Please find each row below that contains the word "tire" and copy every such row in full.

++++ Provided material ++++

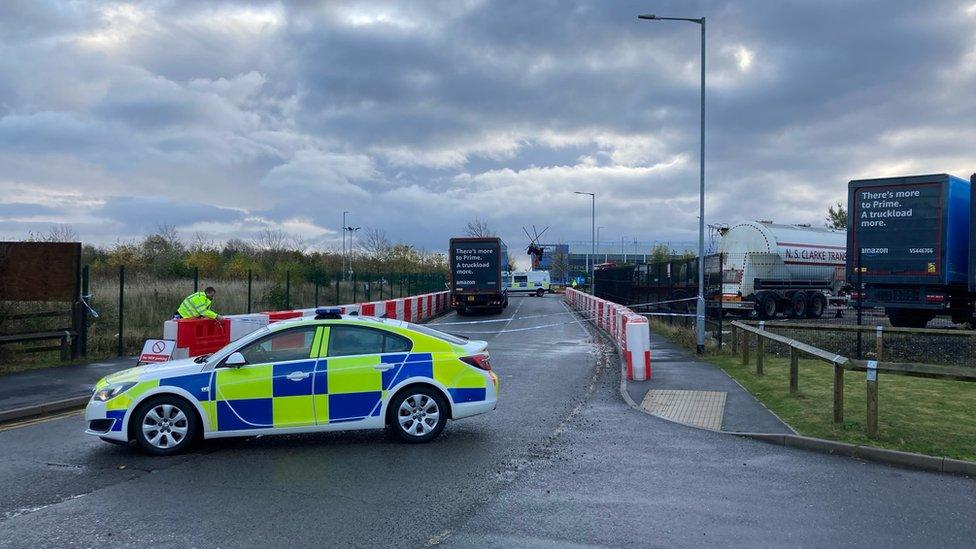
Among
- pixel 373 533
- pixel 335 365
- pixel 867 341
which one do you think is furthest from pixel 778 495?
pixel 867 341

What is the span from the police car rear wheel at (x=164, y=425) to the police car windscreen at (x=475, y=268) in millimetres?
25582

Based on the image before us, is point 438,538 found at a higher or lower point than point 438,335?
lower

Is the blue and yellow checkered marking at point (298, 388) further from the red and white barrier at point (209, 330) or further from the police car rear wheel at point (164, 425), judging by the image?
the red and white barrier at point (209, 330)

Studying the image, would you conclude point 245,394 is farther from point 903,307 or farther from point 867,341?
point 903,307

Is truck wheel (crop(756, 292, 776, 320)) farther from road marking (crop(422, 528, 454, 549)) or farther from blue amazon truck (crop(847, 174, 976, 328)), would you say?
road marking (crop(422, 528, 454, 549))

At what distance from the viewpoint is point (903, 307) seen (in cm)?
1845

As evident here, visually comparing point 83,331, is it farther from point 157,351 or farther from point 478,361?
point 478,361

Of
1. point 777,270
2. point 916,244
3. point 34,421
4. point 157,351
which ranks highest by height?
point 916,244

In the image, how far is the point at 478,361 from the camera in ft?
26.9

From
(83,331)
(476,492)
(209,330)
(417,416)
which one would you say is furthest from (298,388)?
(83,331)

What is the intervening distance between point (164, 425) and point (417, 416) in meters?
2.62

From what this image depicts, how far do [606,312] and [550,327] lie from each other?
7.78ft

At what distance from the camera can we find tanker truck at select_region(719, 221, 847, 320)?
89.6 ft

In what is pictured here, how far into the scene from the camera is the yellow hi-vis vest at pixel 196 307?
43.4 feet
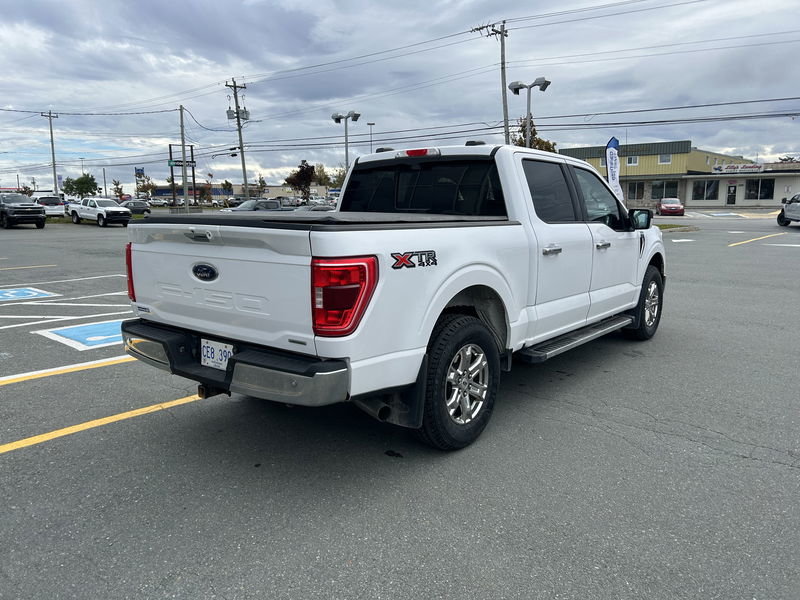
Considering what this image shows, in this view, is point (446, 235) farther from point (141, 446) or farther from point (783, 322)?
point (783, 322)

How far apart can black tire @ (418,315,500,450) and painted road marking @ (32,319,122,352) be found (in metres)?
4.43

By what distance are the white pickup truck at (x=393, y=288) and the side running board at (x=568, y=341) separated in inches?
0.8

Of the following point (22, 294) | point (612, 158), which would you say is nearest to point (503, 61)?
point (612, 158)

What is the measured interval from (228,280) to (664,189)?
66334 mm

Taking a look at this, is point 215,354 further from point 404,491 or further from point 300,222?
point 404,491

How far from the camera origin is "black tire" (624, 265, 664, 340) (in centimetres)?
643

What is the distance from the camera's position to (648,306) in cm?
671

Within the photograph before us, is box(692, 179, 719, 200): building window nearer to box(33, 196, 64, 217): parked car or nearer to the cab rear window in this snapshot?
box(33, 196, 64, 217): parked car

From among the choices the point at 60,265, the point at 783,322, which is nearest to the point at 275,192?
the point at 60,265

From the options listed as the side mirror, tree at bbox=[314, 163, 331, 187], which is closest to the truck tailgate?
the side mirror

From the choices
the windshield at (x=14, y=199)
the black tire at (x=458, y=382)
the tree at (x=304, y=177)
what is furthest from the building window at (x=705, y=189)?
the black tire at (x=458, y=382)

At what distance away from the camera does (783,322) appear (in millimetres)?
7801

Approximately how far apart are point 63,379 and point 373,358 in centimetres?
357

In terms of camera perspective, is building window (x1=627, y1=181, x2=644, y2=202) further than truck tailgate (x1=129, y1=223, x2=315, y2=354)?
Yes
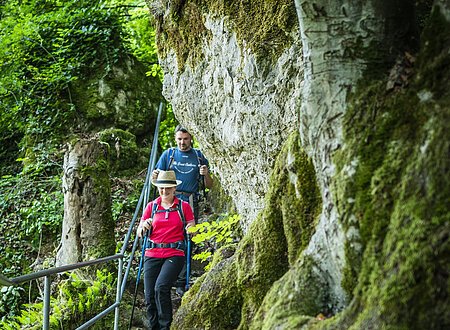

++++

Exercise answer:
How far apart can black tire @ (418,315,500,450) and painted road marking @ (32,319,122,352) be found (in metres)?
How far from the camera origin is "black tire" (624, 265, 664, 340) (in centimetres)?
the black tire at (x=458, y=382)
the black tire at (x=458, y=382)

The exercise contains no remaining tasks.